Additional improvements in growth performance over bone development in our researches can be attributed to the complete breakdown of phytate and removing it’s anti nutritional properties on other nutrients. Liu and Ru (2010) reported that microbial phytase could improve amino acids utilization by decreasing their endogenous losses in the intestine of broiler chickens. Aureli et al.,(2013) showed modified intestinal morphology with phytase, by resulting in longer jejunal (P<0.001) and ileal villi and wider villi in the duodenum (+27%) and jejunum (+25%) compared to NC. It seems that phytase supplementation does not only help the hydrolysis of phytate-P but also have a significant modification on the intestinal tract, even more so in the proximal parts, which could help increase absorption.

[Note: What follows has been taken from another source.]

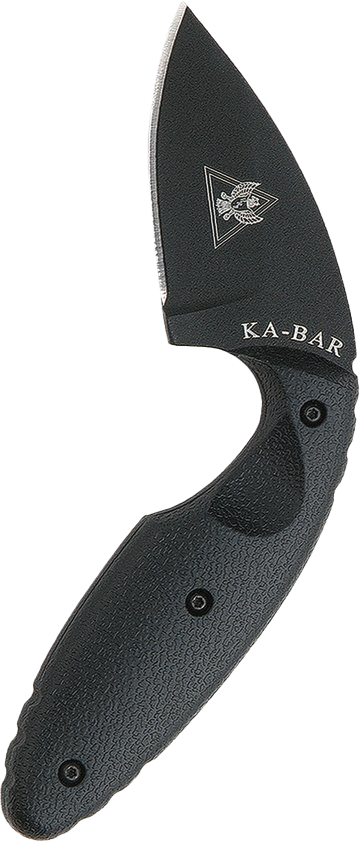 Original TDI Knife Ka-Bar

We can conclude that efficacy of commercially available phytases in same activity do not give equal improvements in birds. Benefits and contribution of novel phytases is beyond improvement P digestibility which can be explained by effective breakdown of phytate molecule than previous phytase generation. It must be also considered that using this kind of novel enzymes would cause significant changes in dietary strategies and establishments of poultry nutrient requirements. We think that the poultry industry has now a very powerful tool to feed animals and protect the environment.